• Ejercicio A: Reescribe el relato vocacional desde las palabras "Jesucristo es el" hasta las palabras "seducir (Jr 20,7)", cambiando "corazón" por "alma".
• Ejercicio B:
Responde a estas preguntas sobre el relato vocacional:
(i) ¿Cuántos años tenía quien narra el 2 de febrero de 2003?
(ii) ¿Frente a qué sagrario rezó en la basílica de San Pedro?
(iii) ¿Con qué estación de tren confundió la estación de metro Valle Aurelia?
• Ejercicio C: ¿Podrías prolongar el relato vocacional a partir de su última oración?

• Fragmento citado:
P. Javier Ayala, L.C.
¡Jesucristo!
Jesucristo es el amor de mi vida (cf. Jn 21,7). Hoy es Jueves Santo, día en que el Señor instituyó el sacerdocio en Jerusalén. Hoy por fin puedo escribir mi historia vocacional. O intentar por lo menos, porque mi historia la conoce sobre todo Dios. Él ha estado preparando mi corazón trece años para que el milagro de la eucaristía irrumpa en mis manos, para que mi voz pronuncie la frase redentora «Yo te absuelvo de tus pecados». Preparación del corazón. Estos años he aprendido que «la santidad no es la perfección de la conducta, sino la perfección del corazón». Yo quiero, con la gracia de Dios y de la mano de María, ser santo. Para mí la vida es un camino al cielo que pasa por la cruz. ¡Vamos al cielo!
Me sedujiste, Señor, y me dejé seducir (Jr 20,7)
¿Qué quieres de mí, Señor? Yo estoy dispuesto a hacer lo que quieras de mí, preguntaba a Dios el 2 de febrero de 2003 en una playa al norte de África. Tenía dieciocho años y ese verano estaba viajando por Europa con mis hermanos y después con un amigo. La Providencia quiso que esos meses de vacaciones tuviese momentos solo, lejos de mi ambiente. La primera vez que visité el Vaticano me marcó. Algo sentí en la basílica de San Pedro, algo que cautivó mi corazón. Tanto que, en las últimas horas libres antes de dejar Roma, sentí una fuerte atracción a volver y rezar ahí. No tenía mucho tiempo, pero no podía partir de la Ciudad Eterna sin despedirme. Recé frente al sagrario del altar de San José. Salí de esa visita tocado. Cuando llegué corriendo desde la estación de metro al hotel, estaban todos los turistas arriba del autobús que nos llevaría al aeropuerto. Mi hermana se alivió al verme llegar, ella sabe que me gusta aprovechar el tiempo hasta el último segundo y por eso, muchas veces, soy impuntual.
En mi estancia en Roma también visité el Colegio Internacional de los Legionarios de Cristo. Me costó mucho encontrarlo, confundí la estación de metro Valle Aurelia con la estación de tren Roma Aurelia. Llegué tarde, justo cuando la comunidad pasa a oraciones de la noche. Desde una esquina, con mi pinta de chileno despeinado, contemplé un espectáculo, una especie de estampida humana. Cientos de jóvenes vestidos con sotana negra caminaban en silencio hacia la capilla. Vi caras conocidas de hermanos que habían trabajado en el colegio Cumbres de Santiago, que con alegre asombro abandonaban su procesión para saludarme. Ese instante lo tengo grabado. Algo de todo ello me sedujo.

• Filas:
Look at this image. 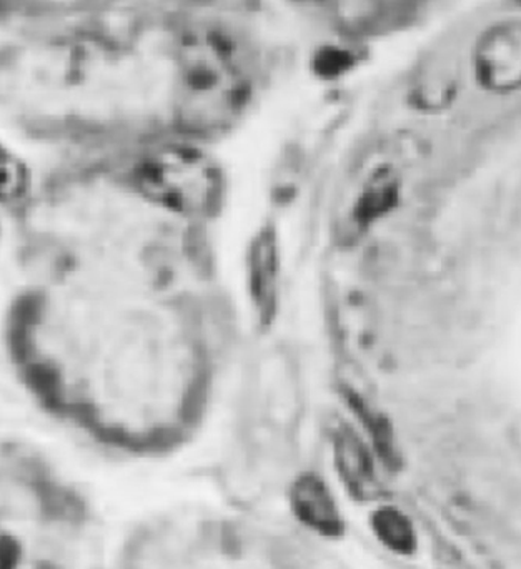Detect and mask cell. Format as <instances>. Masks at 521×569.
I'll list each match as a JSON object with an SVG mask.
<instances>
[{
	"label": "cell",
	"instance_id": "6da1fadb",
	"mask_svg": "<svg viewBox=\"0 0 521 569\" xmlns=\"http://www.w3.org/2000/svg\"><path fill=\"white\" fill-rule=\"evenodd\" d=\"M170 72L179 119L196 129H217L246 109L259 70L249 47L233 30L199 23L176 40Z\"/></svg>",
	"mask_w": 521,
	"mask_h": 569
},
{
	"label": "cell",
	"instance_id": "8992f818",
	"mask_svg": "<svg viewBox=\"0 0 521 569\" xmlns=\"http://www.w3.org/2000/svg\"><path fill=\"white\" fill-rule=\"evenodd\" d=\"M22 545L17 538L3 535L2 537V550H0V557H2V569H17L20 567L22 561Z\"/></svg>",
	"mask_w": 521,
	"mask_h": 569
},
{
	"label": "cell",
	"instance_id": "5b68a950",
	"mask_svg": "<svg viewBox=\"0 0 521 569\" xmlns=\"http://www.w3.org/2000/svg\"><path fill=\"white\" fill-rule=\"evenodd\" d=\"M370 528L379 543L397 557L410 558L419 551L420 538L415 523L405 511L393 505L375 508L370 515Z\"/></svg>",
	"mask_w": 521,
	"mask_h": 569
},
{
	"label": "cell",
	"instance_id": "277c9868",
	"mask_svg": "<svg viewBox=\"0 0 521 569\" xmlns=\"http://www.w3.org/2000/svg\"><path fill=\"white\" fill-rule=\"evenodd\" d=\"M337 470L353 500L373 501L379 497V480L369 451L353 437H340L335 447Z\"/></svg>",
	"mask_w": 521,
	"mask_h": 569
},
{
	"label": "cell",
	"instance_id": "7a4b0ae2",
	"mask_svg": "<svg viewBox=\"0 0 521 569\" xmlns=\"http://www.w3.org/2000/svg\"><path fill=\"white\" fill-rule=\"evenodd\" d=\"M472 69L489 93L521 92V19L497 20L480 33L472 50Z\"/></svg>",
	"mask_w": 521,
	"mask_h": 569
},
{
	"label": "cell",
	"instance_id": "3957f363",
	"mask_svg": "<svg viewBox=\"0 0 521 569\" xmlns=\"http://www.w3.org/2000/svg\"><path fill=\"white\" fill-rule=\"evenodd\" d=\"M290 508L297 520L319 537L337 540L345 533V520L332 491L317 475H302L290 488Z\"/></svg>",
	"mask_w": 521,
	"mask_h": 569
},
{
	"label": "cell",
	"instance_id": "ba28073f",
	"mask_svg": "<svg viewBox=\"0 0 521 569\" xmlns=\"http://www.w3.org/2000/svg\"><path fill=\"white\" fill-rule=\"evenodd\" d=\"M513 3H517V6H521V0H512Z\"/></svg>",
	"mask_w": 521,
	"mask_h": 569
},
{
	"label": "cell",
	"instance_id": "52a82bcc",
	"mask_svg": "<svg viewBox=\"0 0 521 569\" xmlns=\"http://www.w3.org/2000/svg\"><path fill=\"white\" fill-rule=\"evenodd\" d=\"M300 2H303V3H317V2H320V0H300Z\"/></svg>",
	"mask_w": 521,
	"mask_h": 569
}]
</instances>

• Resultado A:
Jesucristo es el amor de mi vida (cf. Jn 21,7). Hoy es Jueves Santo, día en que el Señor instituyó el sacerdocio en Jerusalén. Hoy por fin puedo escribir mi historia vocacional. O intentar por lo menos, porque mi historia la conoce sobre todo Dios. Él ha estado preparando mi alma trece años para que el milagro de la eucaristía irrumpa en mis manos, para que mi voz pronuncie la frase redentora «Yo te absuelvo de tus pecados». Preparación del alma. Estos años he aprendido que «la santidad no es la perfección de la conducta, sino la perfección del alma». Yo quiero, con la gracia de Dios y de la mano de María, ser santo. Para mí la vida es un camino al cielo que pasa por la cruz. ¡Vamos al cielo!
Me sedujiste, Señor, y me dejé seducir (Jr 20,7)

• Resultado B:
(i) Dieciocho años.
(ii) Frente al sagrario del altar de San José.
(iii) Con la estación de tren Roma Aurelia.

• Resultado C:
¿Qué quieres de mí, Señor? Yo estoy dispuesto a hacer lo que quieras de mí. En esa playa el sol brilló de una forma que me hizo entender que Dios existía y me escuchaba, que tenía un plan para mí. Aunque entonces no supe bien cuál era. Al volver a Chile, se abría una nueva etapa llena de desafíos. Entré a estudiar Derecho en la Universidad Católica. Los primeros meses implicaron un gran esfuerzo de adaptación al nuevo ritmo de estudios. Estaba feliz con mi familia, con mi carrera, con mis amigos, pero algo había despertado en mí. Mi corazón había sido seducido por Alguien, un sentimiento que es muy difícil de explicar, pero que lo percibo y distingo como el sabor de mi chocolate preferido entre mil. Ese sentimiento me llevaba a pensar en horizontes lejanos, a viajar con mi alma a una región desconocida. Ya no estaba del todo aquí. Era como una sed que se saciaba y aumentaba con visitas al Santísimo en la capilla de mi facultad o en la de Otoñal –el nombre de la calle donde estaba la sección de jóvenes del Regnum Christi–. Me encantaba entrar a Otoñal. Ahí volvía a experimentar ese sentimiento que me dolía y, a la vez, me atraía.
Tú eres sacerdote para siempre (Sal 110,4)
Una noche, solo en mi habitación, rezaba repitiendo la misma frase de la playa. Estaba arrodillado frente al crucifijo de mi cama, de fondo sonaba el adagio de Albinoni. De repente, una palabra surgió clarísima en mi interior: «SACERDOTE». Me dolió esa palabra. Capté inmediatamente que mi vida se partía para siempre. Si esa palabra era verdad, tenía que dejarlo todo (cf. Lc 5,11), mi familia presente y futura que nunca tendría, mis amigos y mi tierra, mis planes… lo que más me dolía era dejar mis planes. Me dolía y atraía. Era mi verdad: «SACERDOTE». Al día siguiente yendo a la universidad todo era diferente: el metro, la ciudad, las clases, mis amigos, yo mismo. Ya conocía mi verdad.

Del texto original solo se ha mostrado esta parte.